Bradley’s mode of transportation is better now. It should be. He won the PGA Championship last August, as a rookie. Sunday he came within a whisker of winning at Riviera. The man can play.
He was tied with Phil Mickelson for first place three rounds into the Northern Trust Open. The man can impress.
“I really like Keegan,” was Mickelson’s observation. “He’s a great player, and I think a lot of him … I think he’s a tremendous talent.”
That is understood. Bradley won a major, then won PGA Tour Rookie of the Year. That will get you a lot of places.
Who knew? Not Bradley, back in 2009, or was it 2008, he parked that Ford Focus off Washington Road across from the inaccessible heaven of Augusta National.
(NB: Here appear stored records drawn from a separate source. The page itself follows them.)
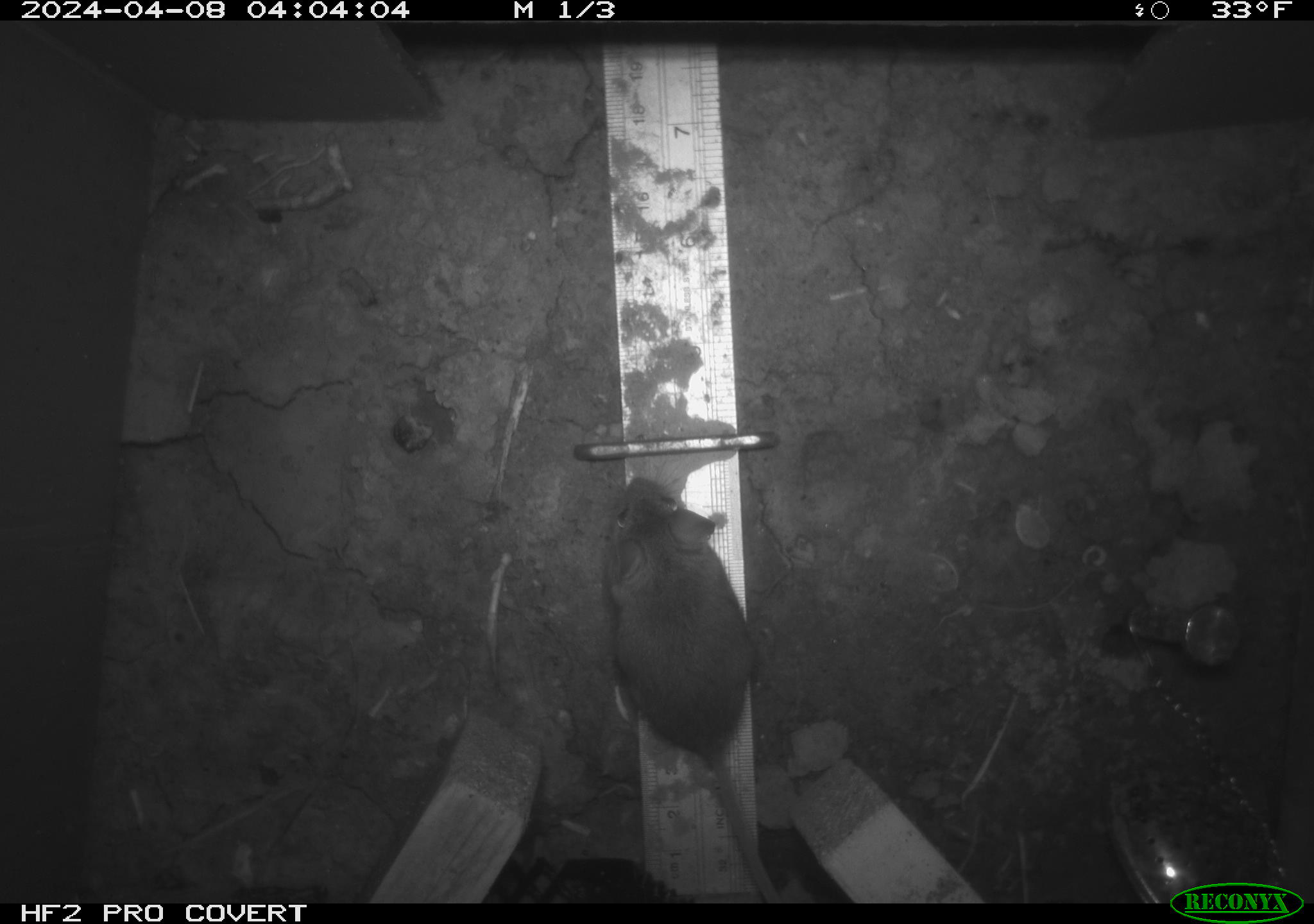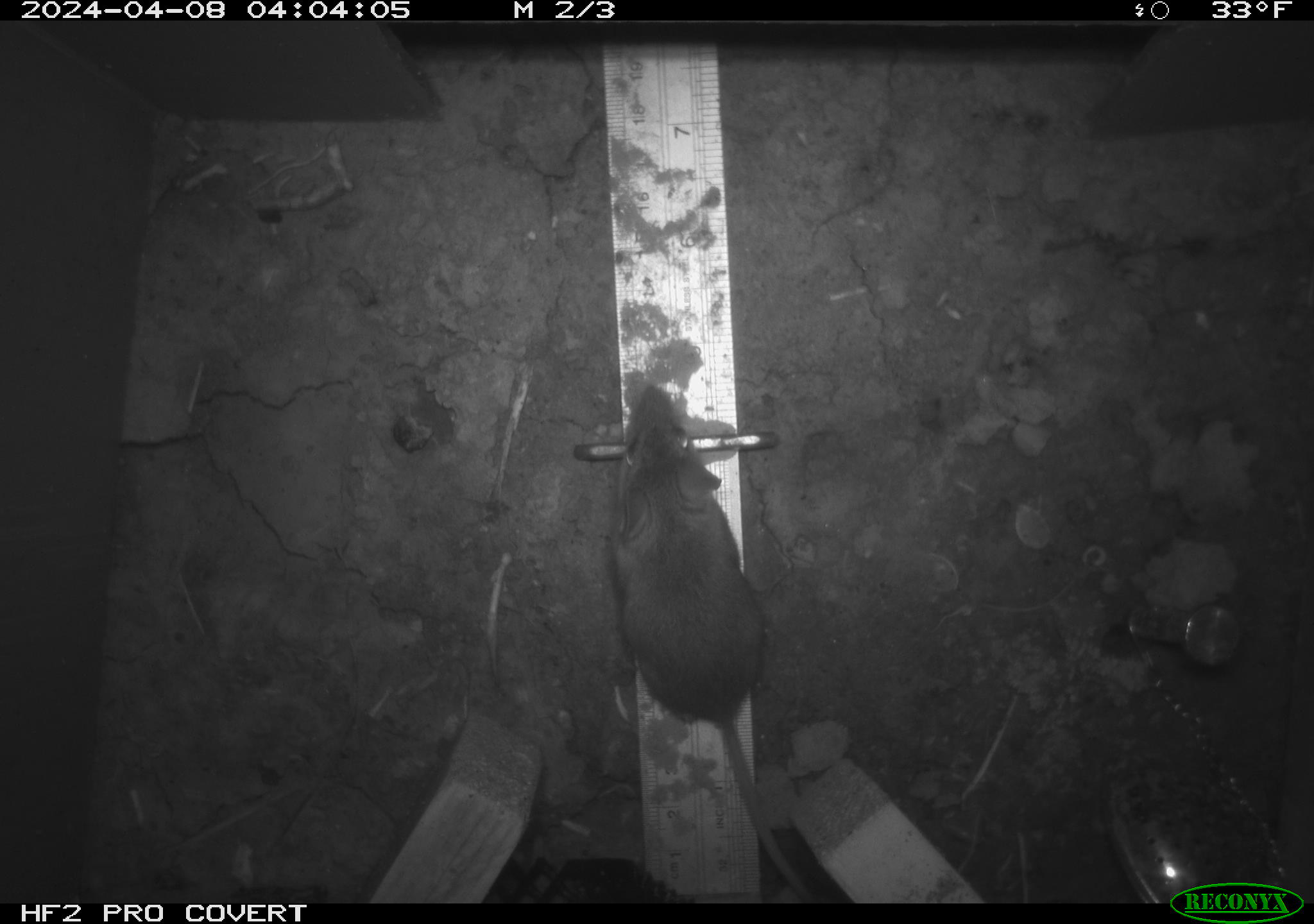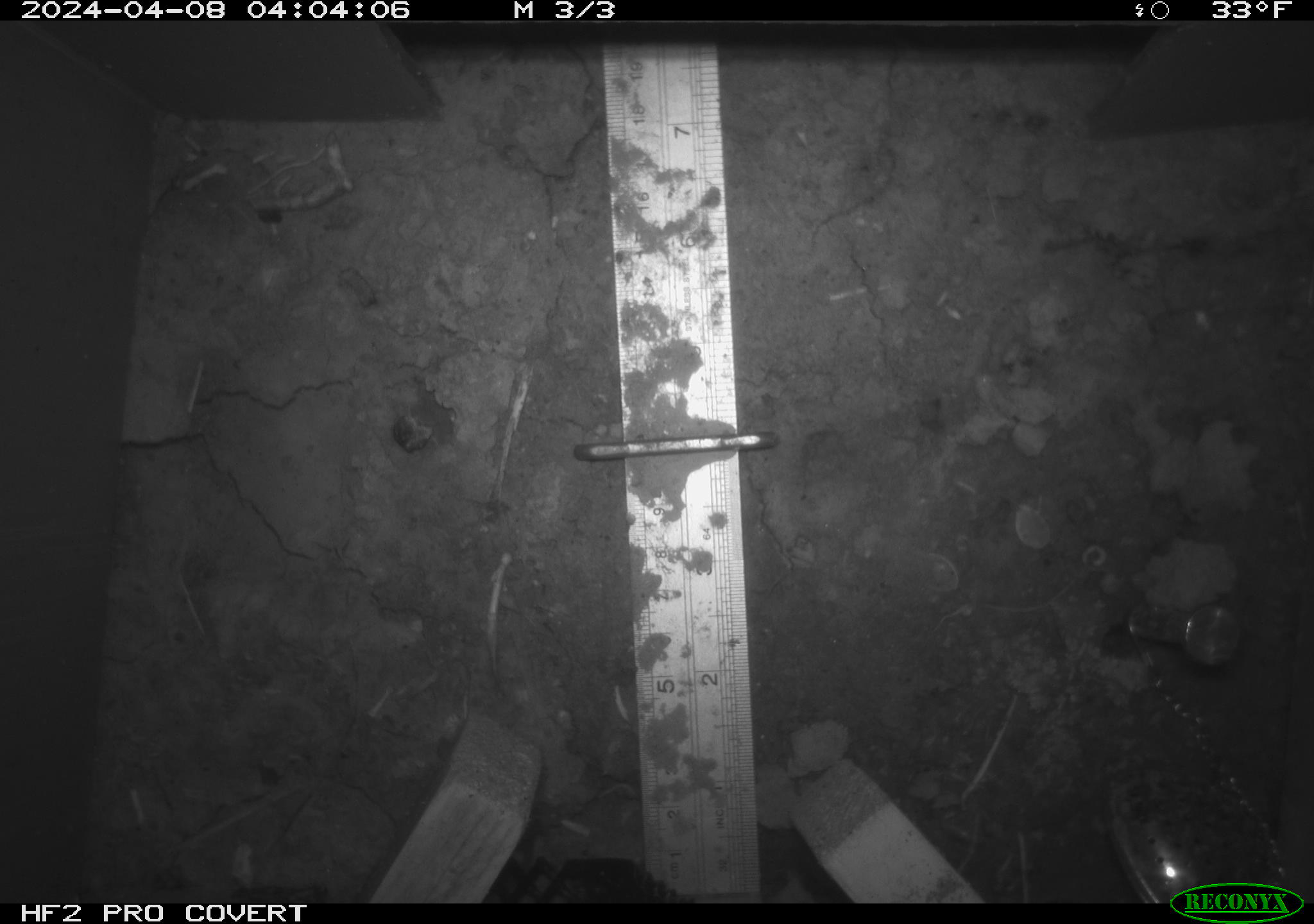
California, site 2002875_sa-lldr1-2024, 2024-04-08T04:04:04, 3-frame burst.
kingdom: Animalia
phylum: Chordata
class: Mammalia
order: Rodentia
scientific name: Rodentia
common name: rodent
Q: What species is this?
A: Rodent (Rodentia).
Bradley was on the Hooters Tour, minor leagues, playing in McCormick, S.C, some 40 miles from Augusta. So close. So far.
“I had an early tee time,” said Bradley, “and I decided to drive up and see Augusta.”
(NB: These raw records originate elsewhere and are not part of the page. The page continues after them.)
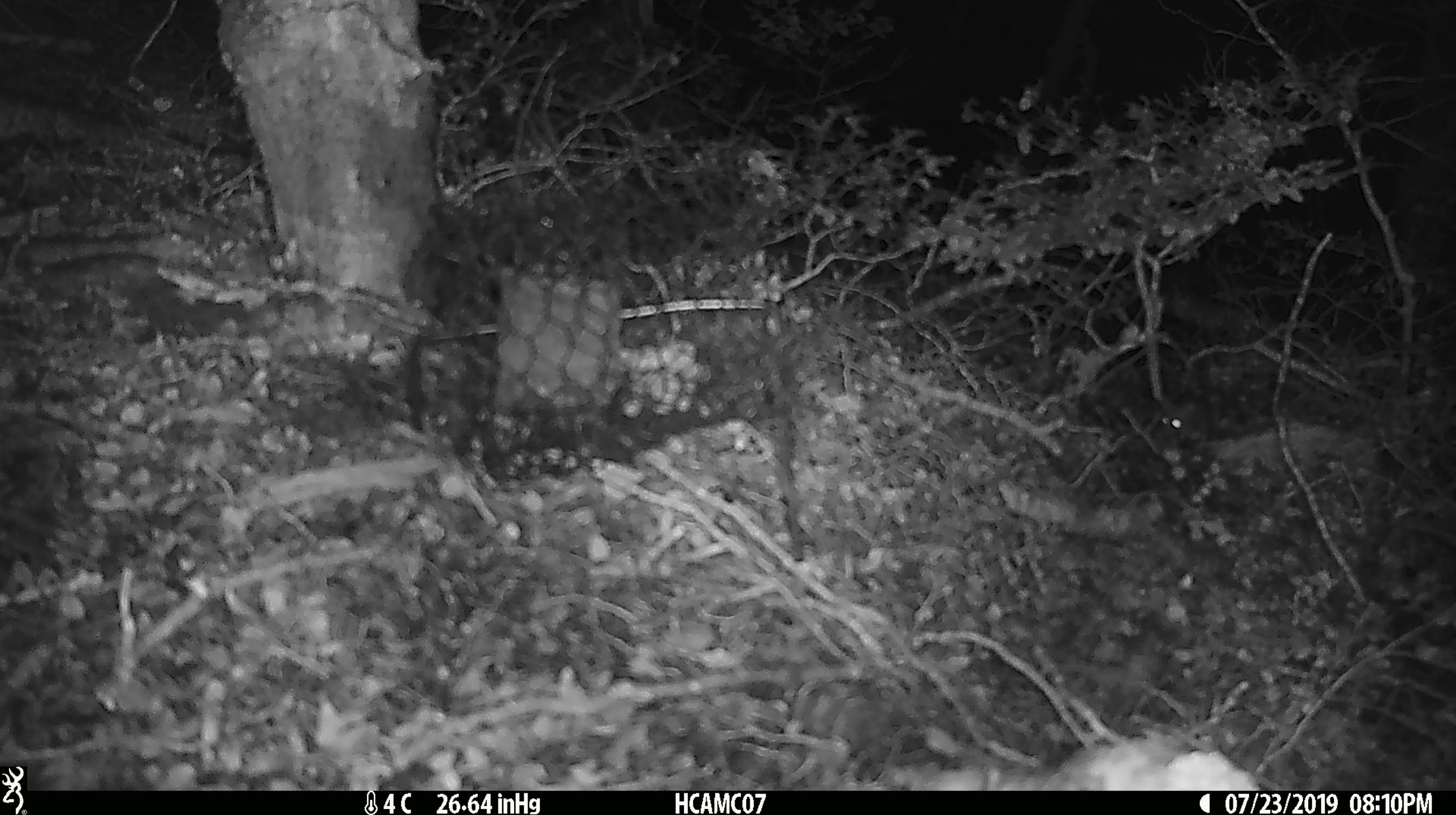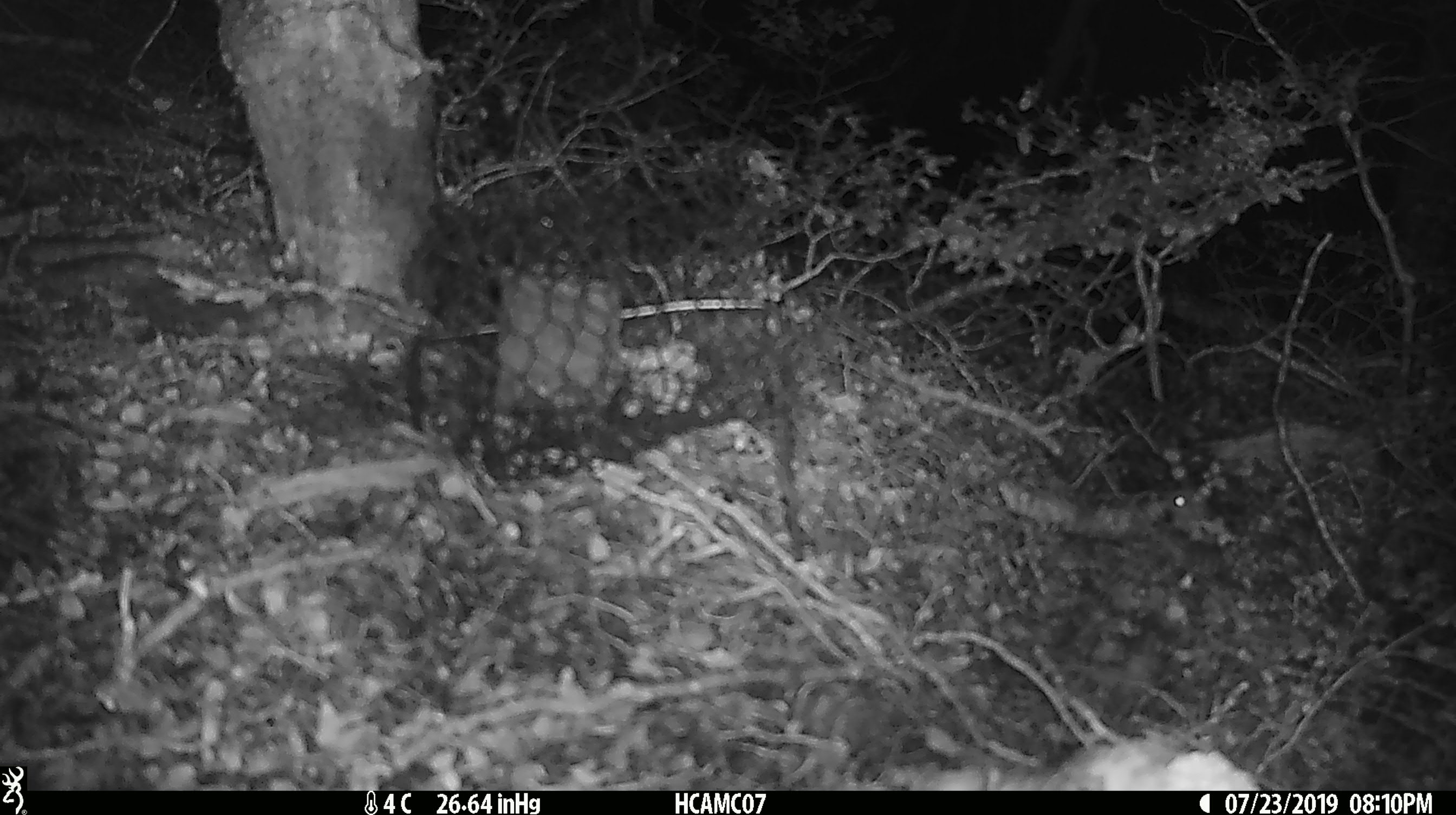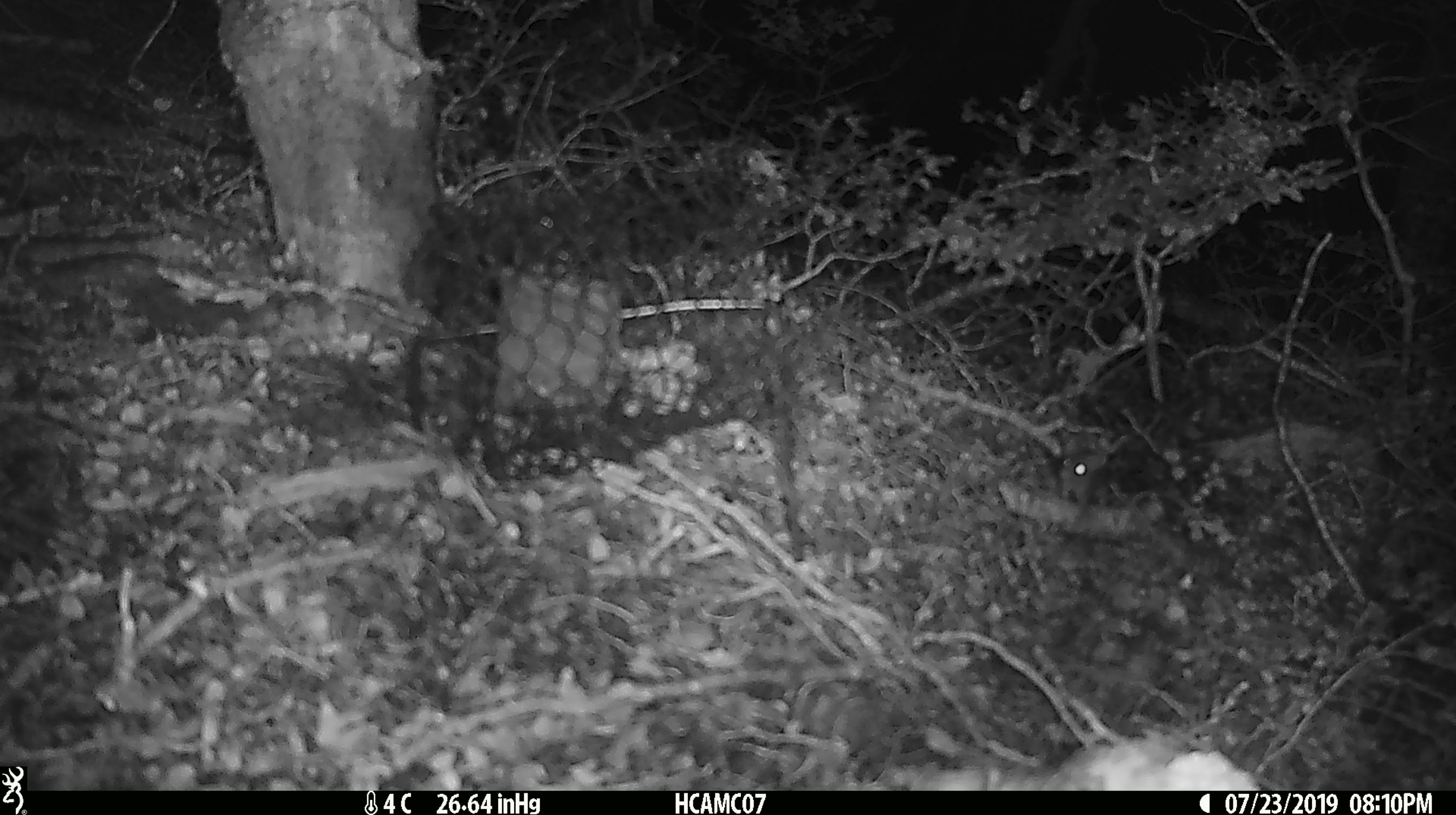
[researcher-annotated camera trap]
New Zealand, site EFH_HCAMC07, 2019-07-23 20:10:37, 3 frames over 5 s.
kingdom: Animalia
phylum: Chordata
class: Mammalia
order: Rodentia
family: Muridae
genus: Mus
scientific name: Mus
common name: mouse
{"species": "mouse (Mus)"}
He saw Augusta, not Augusta National, until a week- and-a-half ago when, eligible for the 2012 Masters, Keegan, along with his father, Mark, a teaching pro, made an official visit.
They played a few practice rounds and loaded up buying those shirts and hats with the logo that has an outline of the United States with a flagstick poking up from about where Augusta, Georgia is located.
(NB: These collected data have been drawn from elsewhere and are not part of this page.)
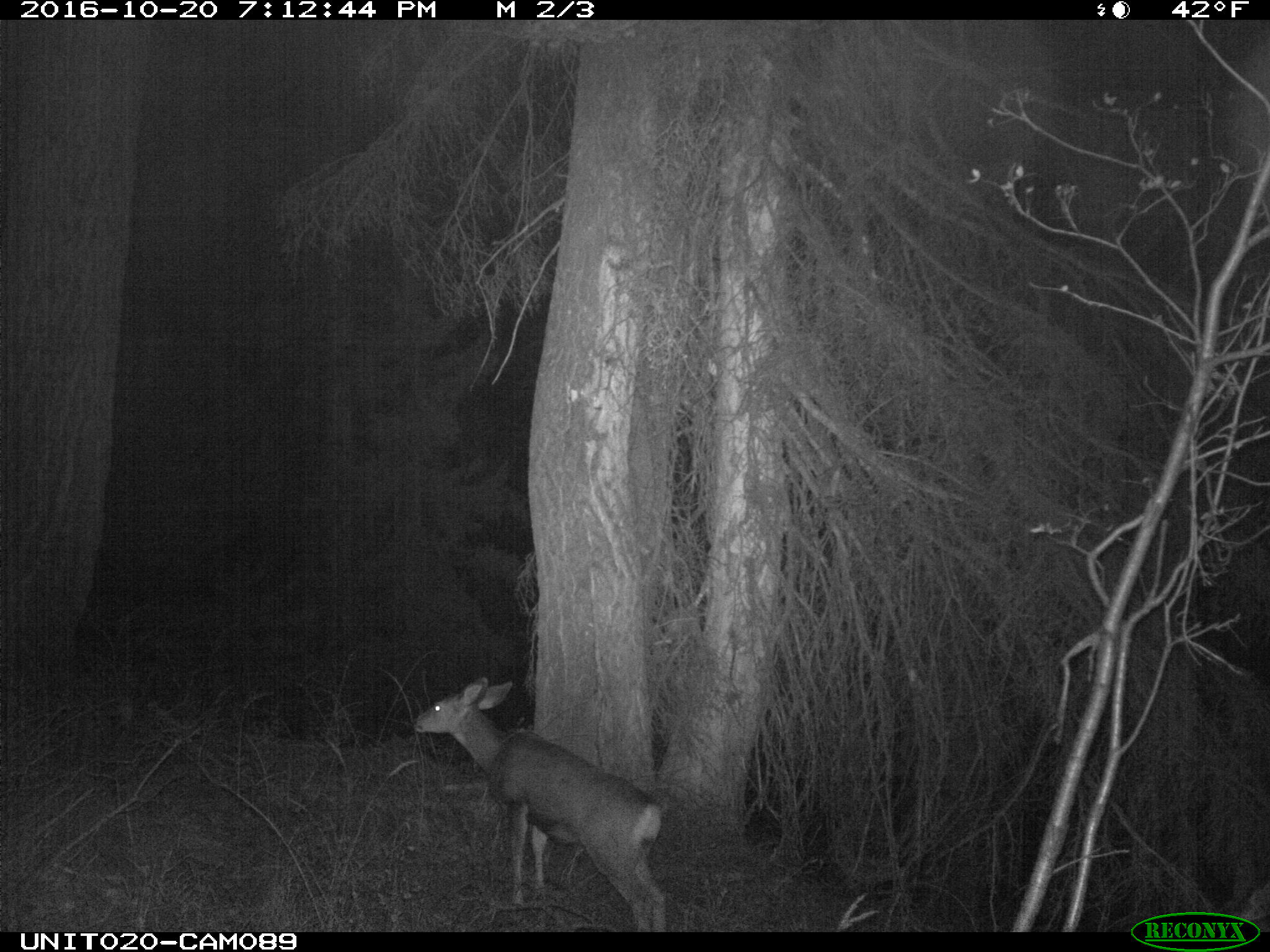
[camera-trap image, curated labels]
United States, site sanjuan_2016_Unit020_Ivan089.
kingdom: Animalia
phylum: Chordata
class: Mammalia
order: Artiodactyla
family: Cervidae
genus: Odocoileus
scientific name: Odocoileus hemionus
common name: mule deer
Different than the first time when he had his Subway sandwich, his view of the Augusta National gate and his unfulfilled dreams.
“I was just eating and staring down Magnolia Lane,” he said of the historic entranceway, which leads to the clubhouse, “and ready to rip my hair out of my head.
“I remember people watching people go up to the gate and talk to the guard and drive in, and I was imagining what that feeling must be like to be allowed into Augusta.”
The approval was almost as satisfying as the arrival.
“Getting to the gate,’’ Bradley offered, “and having the officer look and say, ‘Yep, you guys can go,’ was the coolest.”
It’s been a fantastic, bewildering, rewarding, gratifying few months for Bradley. A year ago, in the second round of the Northern Trust, he three-putted the 18th green at Riviera and missed the cut by a shot.
“I was so devastated,” he recalled. “I specifically remember missing this cut because I love this course so much, and how bummed out I was. I have come a long way. It doesn’t seem like a year ago. It seems like five years ago.
“I had the next week off, and I sulked the whole week. Much better feeling this time.”
Bradley and Mickelson, head to head, the kid, if the kid with style, class and élan – along with that major – against Phil the Mick, who days earlier won at Pebble, his 40th title, beating Tiger, beating everyone else.
“You have to try your best not to watch Phil,” said Bradley. He was determined to stay competitor, not spectator, although it’s never easy to ignore the great ones, and Mickelson has in the opening weeks of 2012 reaffirmed his status as great.
“I promise you,” Bradley said before they teed off, “I do want to beat Phil, and he wants to beat me. He could shoot really low. I’ve played with him. I’ve hung out with him, and I feel more comfortable this year playing in the final group than last year.”
Bradley is one of the bright, young individuals in golf, the American who slashed through the stretch of six straight major victories by the South Africans and Brits and Germans and Irish. Just when it didn’t seem anyone from the U.S. would ever again find room at the top, here came this unflappable young man from New England.
“You can be very relaxed around him,” Mickelson said of Bradley, with whom he shares agent representation. “You can rough him up a little bit, and he’ll give it right back. I enjoy being around him.”
Bradley grew up as a ski racer before switching to golf full time. He has a sense of humor and a sense of purpose. As is well known, he went to St. John’s University in Queens, and nobody thinks of playing golf in New York City. Well, Keegan Bradley does.
There’s a statue of Ben Hogan alongside the upper practice green at Riviera, where Hogan won two L.A. Opens and one U.S. Open. This time Bradley lost on the second hole of a three-man playoff with Mickelson, won by Bill Haas.
“My dad kind of beat that history of Hogan into me,” said Bradley. “(Riviera) is one of those courses that even though you haven’t played you can feel the history, see the (pictures of) the past champions in the locker room.”
Not all that different from Augusta National, except at Riviera there’s no Subway across the road, just multi-million dollar mansions.